(Saved entries)
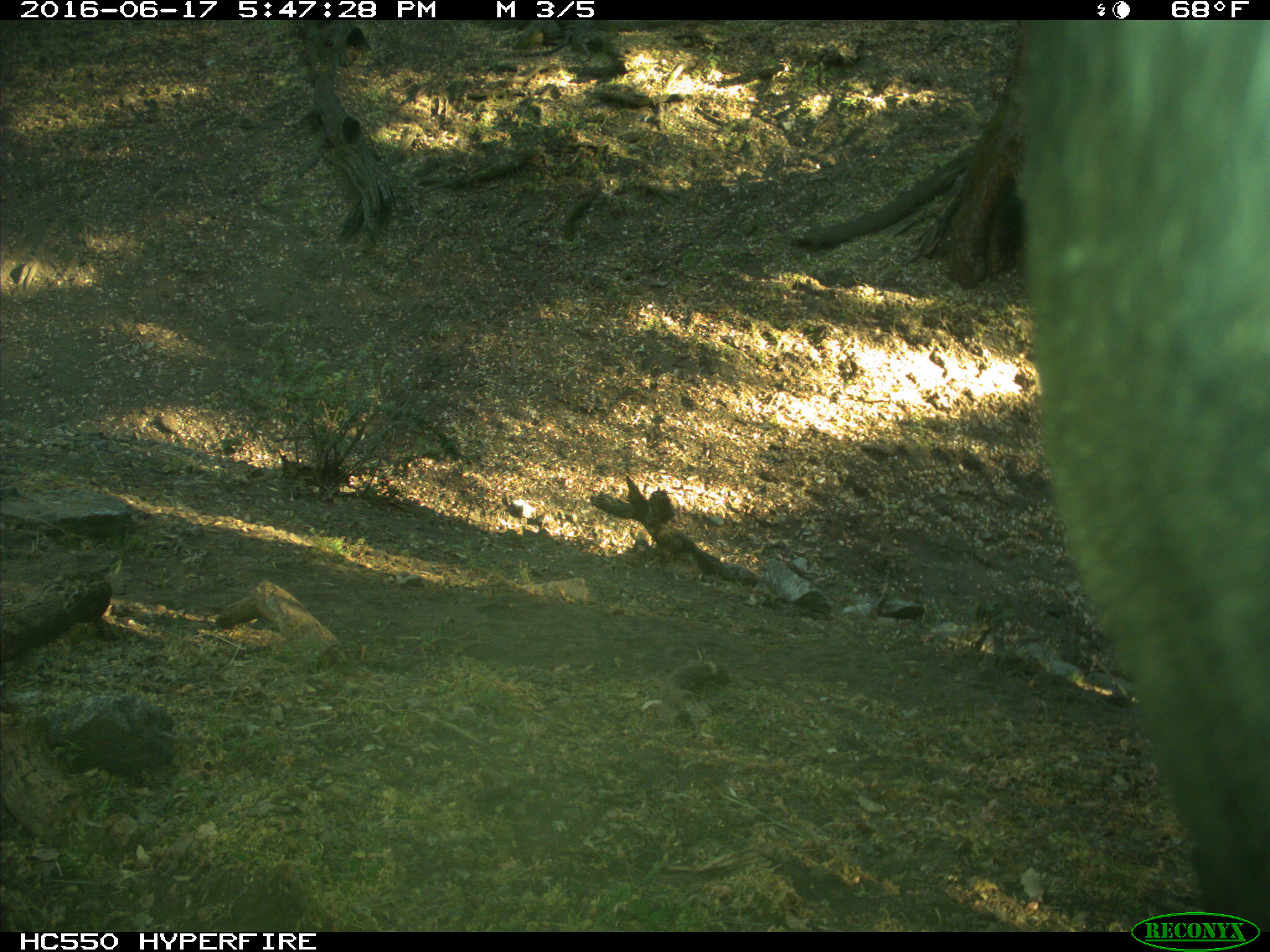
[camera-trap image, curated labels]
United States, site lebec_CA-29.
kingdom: Animalia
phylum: Chordata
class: Mammalia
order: Artiodactyla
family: Bovidae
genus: Bos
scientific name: Bos taurus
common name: domestic cow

= Problem requirements =
Copy out all the data exactly. The images should not appear in the copy.

= Task output =
[camera-trap image, curated labels]
United States, site lebec_CA-29.
kingdom: Animalia
phylum: Chordata
class: Mammalia
order: Artiodactyla
family: Bovidae
genus: Bos
scientific name: Bos taurus
common name: domestic cow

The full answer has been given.